Away from the introduction debate for a while - Tewfik, I genuinely couldn't find your rationale on talk for keeping this phrase in (that's what I meant in my edit summary). I'm happy to be pointed in the right direction on that, but in the meantime to me it just reads as an attempt to make sure the phrase "SUICIDE BOMBER!" appears as often as possible in this article, for subtle (OK, not so subtle) POV reasons. It doesn't add much else - suggestions that it helps readers see context is a bit daft, given that most people presumably don't have much of an idea how big a suicide bomber's average payload is. --Nickhh 06:42, 13 August 2007 (UTC)
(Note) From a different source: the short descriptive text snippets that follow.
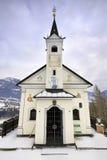Weinig oude kerk in de Oostenrijkse Alpen Royalty-vrije Stock Fotografie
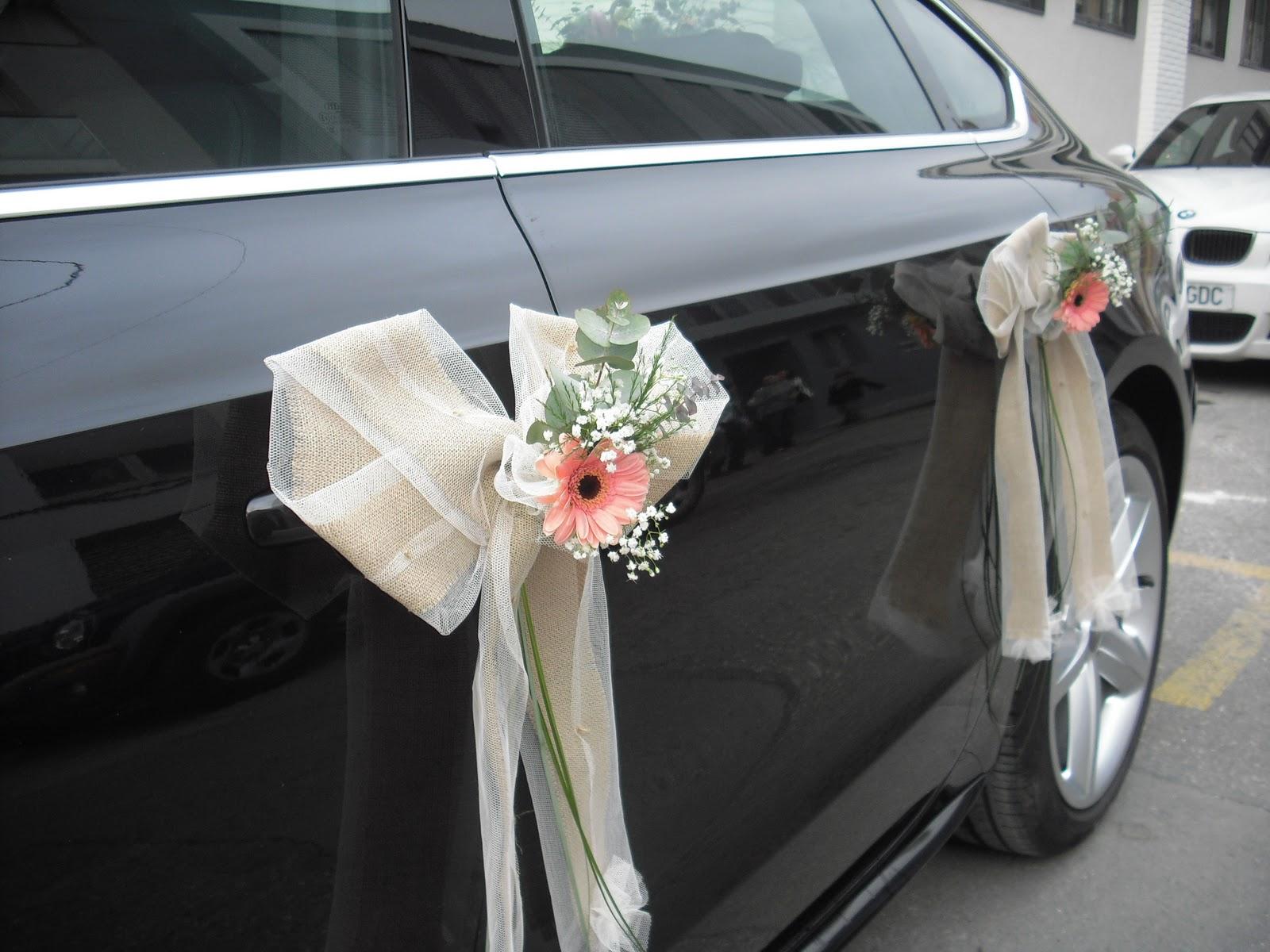 Las flores son bellas coche de novia decorado de estilo r stico - Decoracion coche novia ...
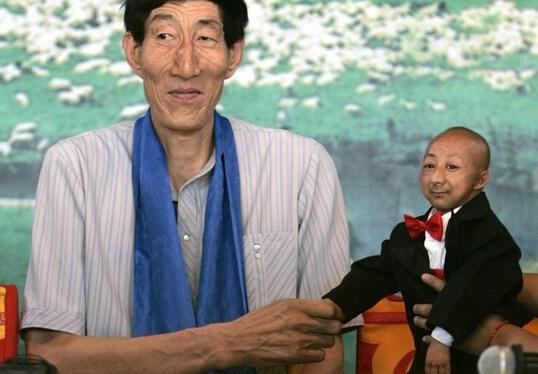 盘点中国人创造的奇葩吉尼斯 热衷人海战术(图) - 千里眼 - 千里眼(古弓月长)
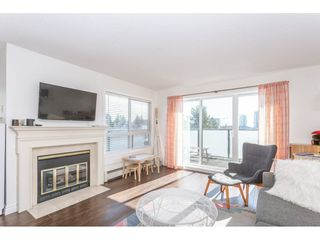 """Photo 10: 307 1830 E SOUTHMERE Crescent in Surrey: Sunnyside Park Surrey Condo for sale in """"Southmere Mews"""" (South Surrey White Rock)  : MLS®# R2466691"""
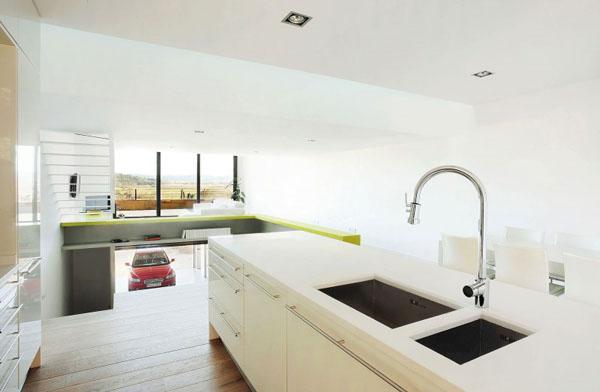 Terasinis namas, bendra interjero erdvė, virtuvė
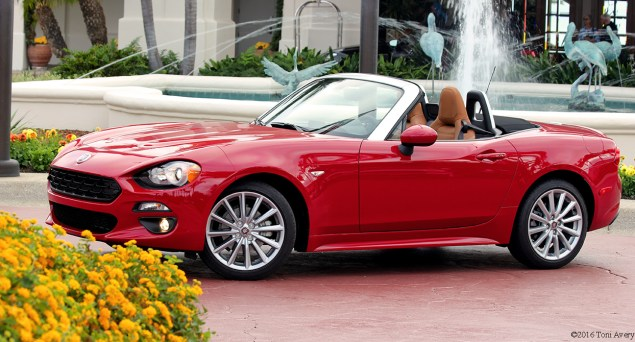 2017 Fiat 124 Spider Launch Lusso front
An average suicide bomber explosive is 10 kg and ranges from 5 kg to 20 kg. An IED of 100 kg can destroy a M1A2 Abrams tank (however, Israeli armored Caterpillar D9 bulldozers withstood much larger IEDs). MathKnight 11:38, 13 August 2007 (UTC)
How about, "fifteen times larger than a typical anti-tank mine". (Without the wikilink.) Eleland 11:57, 13 August 2007 (UTC)
The discussion is with Eleland, and contains the word "Lidice". I believe the reason that Time used that phrasing was that the explosives were made by the same people who made suicide-bombs, a phenomena which people are familiar with from the massive coverage the events receive. I doubt that any similar level of familiarity or association exists with a "typical anti-tank mine". TewfikTalk 08:02, 14 August 2007 (UTC)

Introduction

"Referred to as "martyr capital by Palestinians" is just plain POV. Firstly it is not called that by all Palestinians (only by some allegedly) and secondly the only reason the phrase is there is to justify the Israeli military operation.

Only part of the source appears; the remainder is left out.